[Dataset entries]

*** Begin section ***

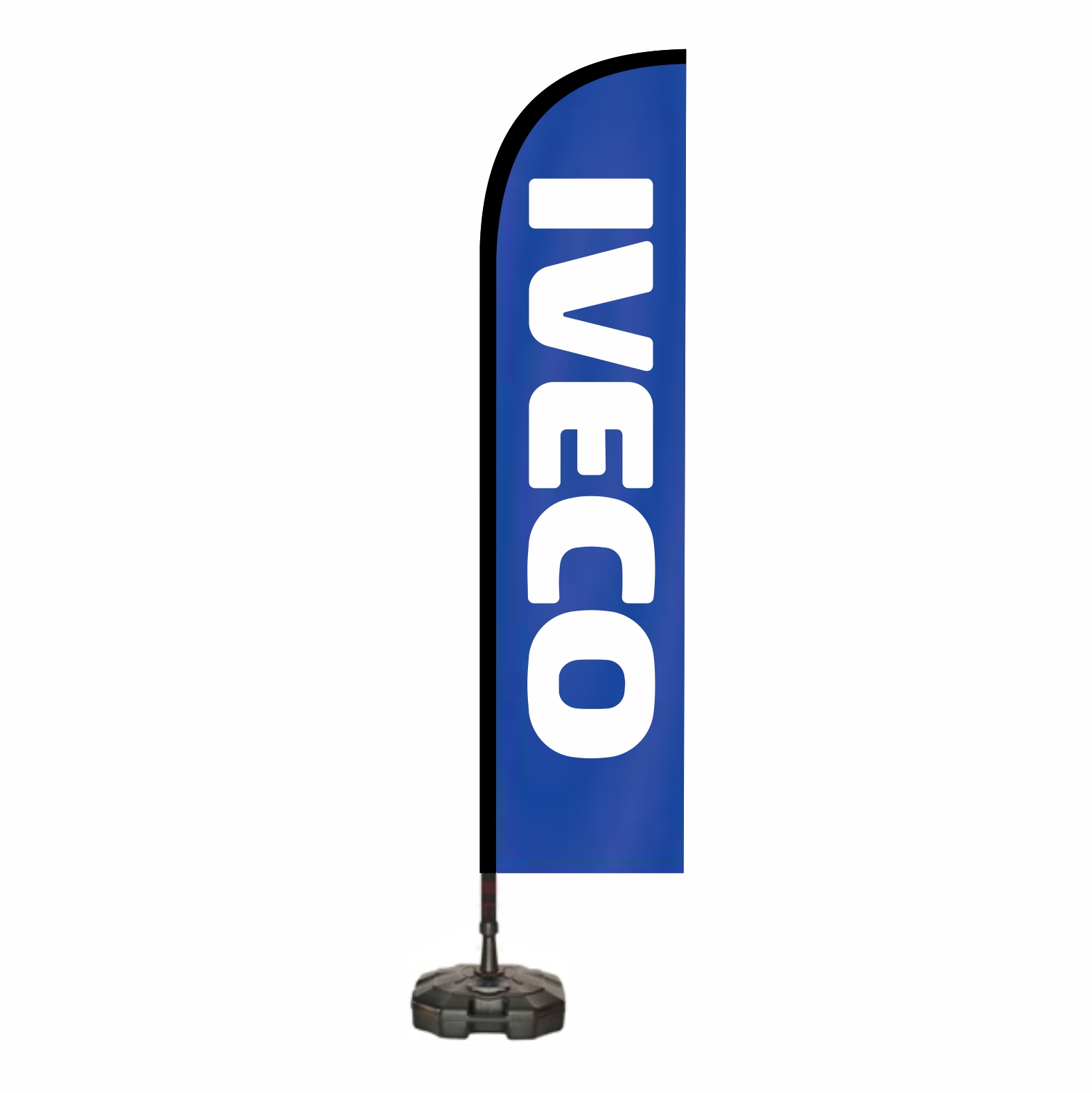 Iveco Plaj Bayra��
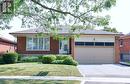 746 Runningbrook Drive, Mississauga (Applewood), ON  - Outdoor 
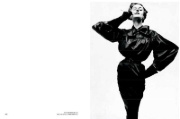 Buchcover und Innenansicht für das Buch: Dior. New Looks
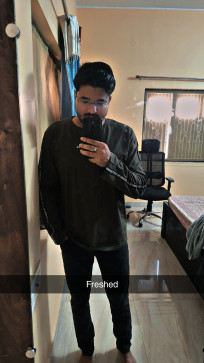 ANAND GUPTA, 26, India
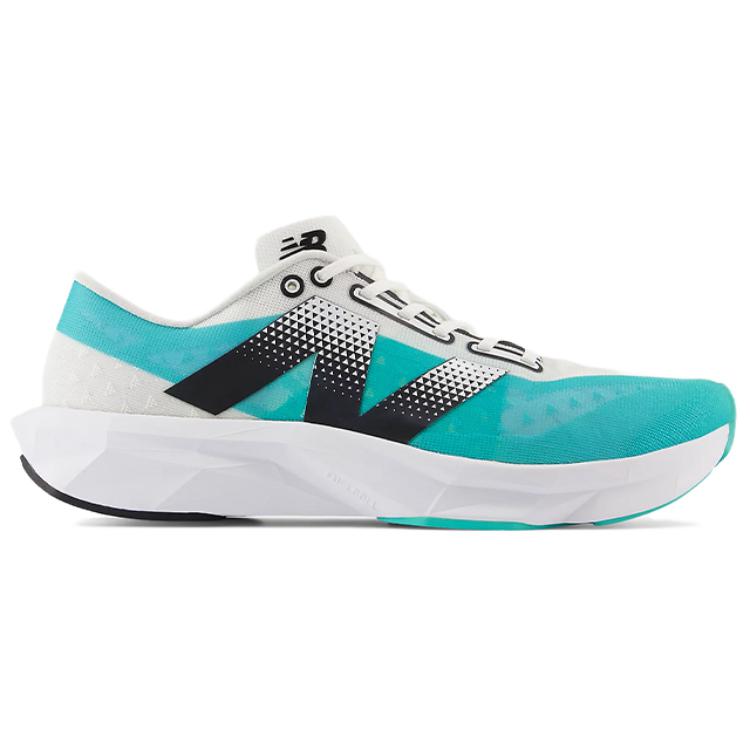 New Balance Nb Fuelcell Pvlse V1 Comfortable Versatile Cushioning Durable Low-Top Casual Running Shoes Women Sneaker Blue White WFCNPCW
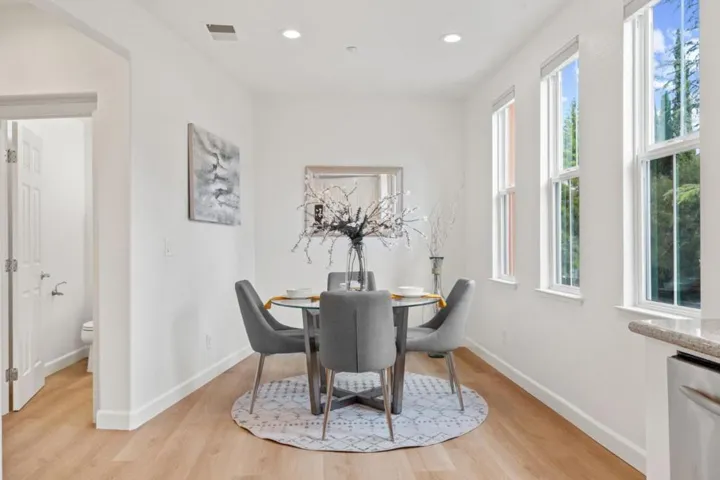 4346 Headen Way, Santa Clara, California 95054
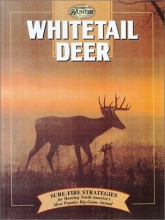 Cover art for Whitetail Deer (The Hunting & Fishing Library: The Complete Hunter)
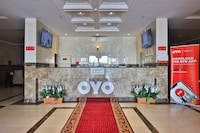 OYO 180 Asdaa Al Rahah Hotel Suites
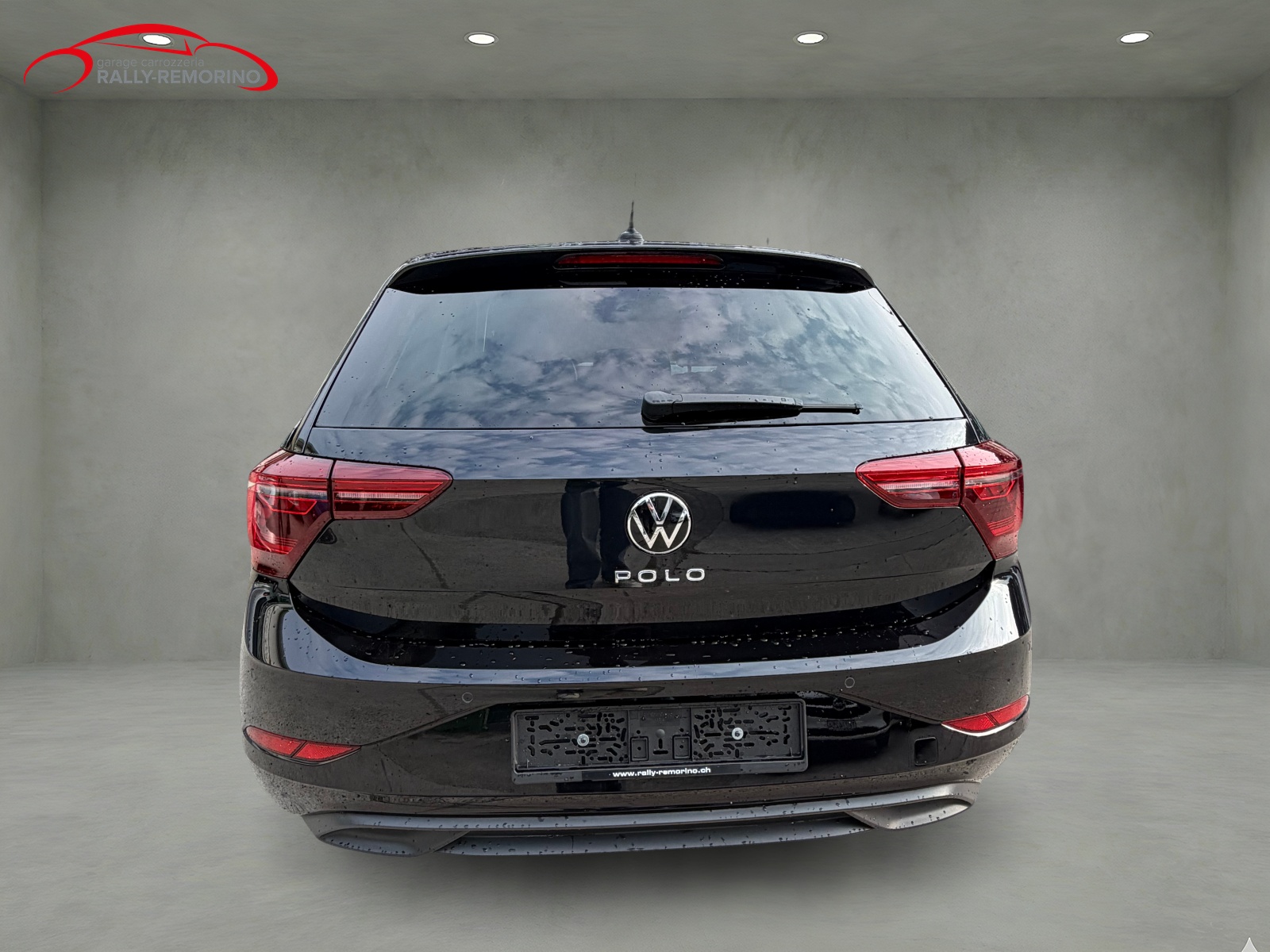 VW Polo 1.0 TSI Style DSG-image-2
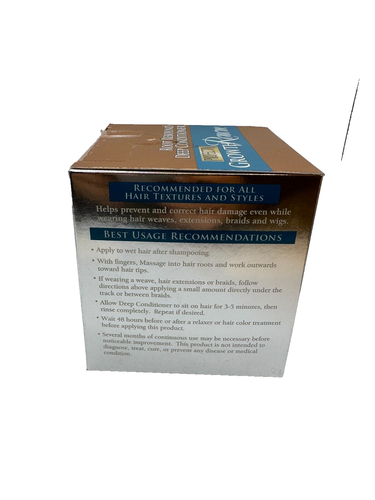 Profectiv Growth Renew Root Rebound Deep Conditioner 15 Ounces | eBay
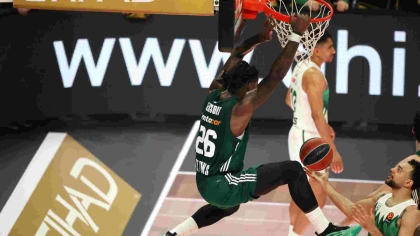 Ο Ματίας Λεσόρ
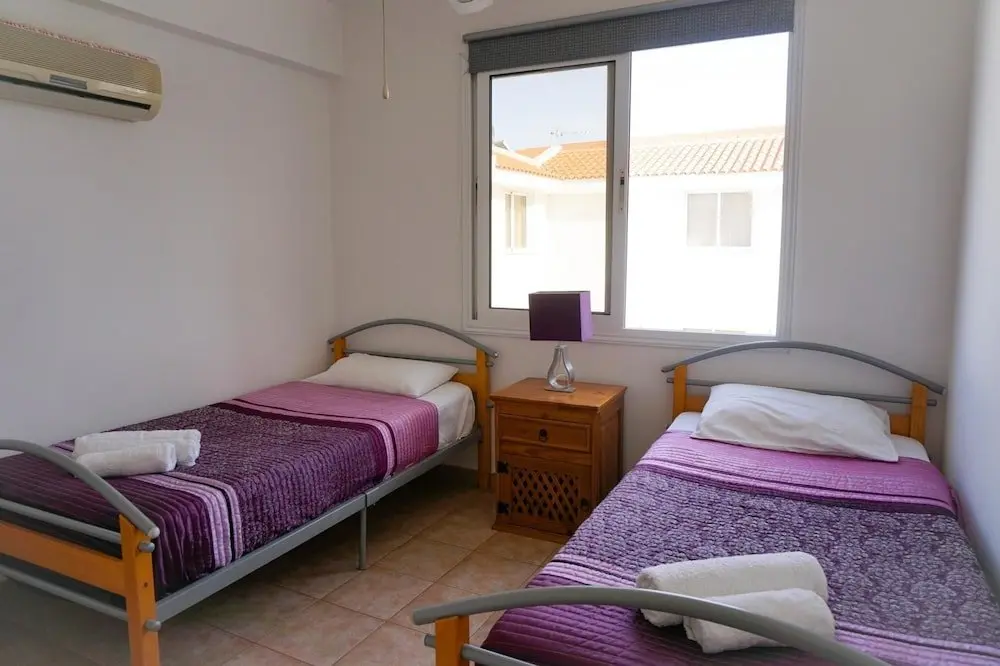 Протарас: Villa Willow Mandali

*** End section ***

_Task prompt_
A faithful, complete copy of the entries is required, without the pictures.

_Task solution_
 Iveco Plaj Bayra��
 746 Runningbrook Drive, Mississauga (Applewood), ON  - Outdoor 
 Buchcover und Innenansicht für das Buch: Dior. New Looks
 ANAND GUPTA, 26, India
 New Balance Nb Fuelcell Pvlse V1 Comfortable Versatile Cushioning Durable Low-Top Casual Running Shoes Women Sneaker Blue White WFCNPCW
 4346 Headen Way, Santa Clara, California 95054
 Cover art for Whitetail Deer (The Hunting & Fishing Library: The Complete Hunter)
 OYO 180 Asdaa Al Rahah Hotel Suites
 VW Polo 1.0 TSI Style DSG-image-2
 Profectiv Growth Renew Root Rebound Deep Conditioner 15 Ounces | eBay
 Ο Ματίας Λεσόρ
 Протарас: Villa Willow Mandali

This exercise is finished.